Perhaps it helps if I showed some code (under construction!)

class Fact
    {
        public string Name { get; set; }
        public string Question { get; set; }
        public bool MultiValued { get; set; }
        public bool Sought { get; set; }
        public List<string> legalist;
        public List<Value> valuelist;

        public Fact()
        {
            Name = string.Empty;
            Question = string.Empty;
            MultiValued = false;
            Sought = true;
            legalist = new List<string>();
            valuelist = new List<Value>();
        }

        public Fact(string item, string value) : this()
        {
            Name = item;
            Value V = new Value(value);           
            valuelist.Add(V);
        }

If you don't want to be able to "read" your serialised list, or to be able to import from a common format, don't use XML. It can be quite slow once you get into large amounts of objects.

Have you considered using SQL Express? That way you can have a "LocalDB" that is deployed with your application and can be used to store your data. It might also be worth looking at Document Databases for something like this. A local store is small, powerful and can be updated in real-time. Using file based storage, this would be tricky (but possible, leading to a lot of disk IO)

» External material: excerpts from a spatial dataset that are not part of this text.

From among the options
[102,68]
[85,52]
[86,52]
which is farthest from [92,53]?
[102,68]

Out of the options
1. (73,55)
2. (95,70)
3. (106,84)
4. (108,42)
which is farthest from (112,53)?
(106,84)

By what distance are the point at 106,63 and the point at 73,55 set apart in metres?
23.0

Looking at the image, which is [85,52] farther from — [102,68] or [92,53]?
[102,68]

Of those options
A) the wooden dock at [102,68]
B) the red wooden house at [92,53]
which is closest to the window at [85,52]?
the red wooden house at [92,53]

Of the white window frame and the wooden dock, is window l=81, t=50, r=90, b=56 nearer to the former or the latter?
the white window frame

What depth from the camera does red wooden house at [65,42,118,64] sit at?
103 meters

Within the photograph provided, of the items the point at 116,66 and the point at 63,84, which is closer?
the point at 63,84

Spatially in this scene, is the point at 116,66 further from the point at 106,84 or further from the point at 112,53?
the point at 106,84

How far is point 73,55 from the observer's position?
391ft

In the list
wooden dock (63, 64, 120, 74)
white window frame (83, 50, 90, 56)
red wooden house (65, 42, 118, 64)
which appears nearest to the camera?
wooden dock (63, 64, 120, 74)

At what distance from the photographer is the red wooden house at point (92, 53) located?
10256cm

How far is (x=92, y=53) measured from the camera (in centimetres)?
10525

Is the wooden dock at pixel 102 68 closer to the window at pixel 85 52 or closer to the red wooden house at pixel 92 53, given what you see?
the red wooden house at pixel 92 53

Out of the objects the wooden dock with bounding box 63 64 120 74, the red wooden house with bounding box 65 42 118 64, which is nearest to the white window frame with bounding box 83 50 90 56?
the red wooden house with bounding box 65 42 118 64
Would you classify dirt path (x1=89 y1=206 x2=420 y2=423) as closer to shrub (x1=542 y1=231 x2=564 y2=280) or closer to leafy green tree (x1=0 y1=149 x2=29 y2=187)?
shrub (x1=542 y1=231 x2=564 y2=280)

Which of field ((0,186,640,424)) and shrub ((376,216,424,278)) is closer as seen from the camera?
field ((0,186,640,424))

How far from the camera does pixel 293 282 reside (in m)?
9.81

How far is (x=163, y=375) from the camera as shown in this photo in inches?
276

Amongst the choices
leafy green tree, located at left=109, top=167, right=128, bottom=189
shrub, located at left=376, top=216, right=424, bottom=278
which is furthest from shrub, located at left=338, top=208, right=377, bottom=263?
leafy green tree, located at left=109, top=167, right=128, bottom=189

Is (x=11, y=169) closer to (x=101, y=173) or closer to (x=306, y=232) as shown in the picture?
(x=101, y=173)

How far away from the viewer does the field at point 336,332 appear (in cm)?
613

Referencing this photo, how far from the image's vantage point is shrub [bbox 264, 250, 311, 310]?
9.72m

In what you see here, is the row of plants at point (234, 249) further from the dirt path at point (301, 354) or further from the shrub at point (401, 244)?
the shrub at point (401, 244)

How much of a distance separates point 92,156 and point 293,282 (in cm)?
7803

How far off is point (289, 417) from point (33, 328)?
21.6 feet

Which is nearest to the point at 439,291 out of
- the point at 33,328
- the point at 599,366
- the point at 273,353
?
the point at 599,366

commented: Good advise +15

Yes! Thank you! I just thought an SQL DB is used for something bigger. But indeed why not use a DB? Perhaps my list of Facts will become really big.
Any comments on my code btw?

Only two things strike me as a little off.

  1. You have no way of uniquely identifying a single "Fact". This could be important, might not be, up to you.
  2. Lists shouldn't be publically accessible. You should allow readonly access to your lists and manage them internally via class methods.

Uniqueness, I intend to test the list of Facts in my UI as I add a new Fact, or do you mean a singleton?
I'm aware that my value and legal lists can't stay public. Perhaps I turn them into properties, but thanks for reminding.

Like I said, uniqueness may not be relevant for your scenario, however, you should look at ways to stop things being duplicated (such as constraints against having the same Name for example)

Thanks again for the advice.
I'm attempting to translate the code in this book from 1986
Scan0002.jpg to C#.
As Modula-2 (I worked a lot with it in the previous century) is a totaly different programming paradigm, this looks fun to do. Certainly because there are no deadlines involved. Hope I can succeed.
I consider this thread solved. Will not hesitate to ask if more questions would pop up.